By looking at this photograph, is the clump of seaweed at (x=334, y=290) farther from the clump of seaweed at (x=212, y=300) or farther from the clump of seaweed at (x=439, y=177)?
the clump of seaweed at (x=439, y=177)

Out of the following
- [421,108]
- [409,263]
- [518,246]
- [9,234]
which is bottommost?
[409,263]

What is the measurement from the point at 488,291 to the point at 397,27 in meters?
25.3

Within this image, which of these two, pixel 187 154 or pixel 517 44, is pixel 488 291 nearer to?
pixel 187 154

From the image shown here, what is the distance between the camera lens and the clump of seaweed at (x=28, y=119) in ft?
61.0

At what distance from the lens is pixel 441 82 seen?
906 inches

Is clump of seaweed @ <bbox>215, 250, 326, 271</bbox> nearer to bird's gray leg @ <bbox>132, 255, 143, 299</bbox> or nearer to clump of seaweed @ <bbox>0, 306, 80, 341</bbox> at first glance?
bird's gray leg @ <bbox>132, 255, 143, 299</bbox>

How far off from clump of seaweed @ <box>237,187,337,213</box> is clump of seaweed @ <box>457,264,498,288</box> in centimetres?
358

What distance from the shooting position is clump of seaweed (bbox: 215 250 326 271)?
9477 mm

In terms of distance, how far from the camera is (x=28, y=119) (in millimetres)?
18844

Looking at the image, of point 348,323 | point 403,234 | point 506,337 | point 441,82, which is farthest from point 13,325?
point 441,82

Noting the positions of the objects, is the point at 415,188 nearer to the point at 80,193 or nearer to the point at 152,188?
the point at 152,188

■ ■ ■ ■ ■

GIVEN EXERCISE: Copy all of the entries above word for word, keeping every line unchanged.

SOLUTION TO THE PROBLEM:
By looking at this photograph, is the clump of seaweed at (x=334, y=290) farther from the clump of seaweed at (x=212, y=300) or farther from the clump of seaweed at (x=439, y=177)?
the clump of seaweed at (x=439, y=177)

Out of the following
- [421,108]
- [409,263]
- [518,246]
- [9,234]
which is bottommost?
[409,263]

What is the measurement from the point at 488,291 to the point at 397,27 in meters?
25.3

Within this image, which of these two, pixel 187 154 or pixel 517 44, is pixel 488 291 nearer to?
pixel 187 154

From the image shown here, what is the distance between the camera lens and the clump of seaweed at (x=28, y=119) in ft?
61.0

At what distance from the lens is pixel 441 82 seen?
906 inches

Is clump of seaweed @ <bbox>215, 250, 326, 271</bbox> nearer to bird's gray leg @ <bbox>132, 255, 143, 299</bbox> or nearer to clump of seaweed @ <bbox>0, 306, 80, 341</bbox> at first glance?
bird's gray leg @ <bbox>132, 255, 143, 299</bbox>

How far off from clump of seaweed @ <box>237,187,337,213</box> is clump of seaweed @ <box>457,264,498,288</box> in centimetres?
358

What distance from the shooting position is clump of seaweed (bbox: 215 250 326 271)?
9477 mm

In terms of distance, how far from the camera is (x=28, y=119) (in millimetres)?
18844

Looking at the image, of point 348,323 | point 403,234 | point 506,337 | point 441,82, which is farthest from point 13,325?
point 441,82

Noting the positions of the objects, is the point at 415,188 nearer to the point at 80,193 or nearer to the point at 152,188?
the point at 152,188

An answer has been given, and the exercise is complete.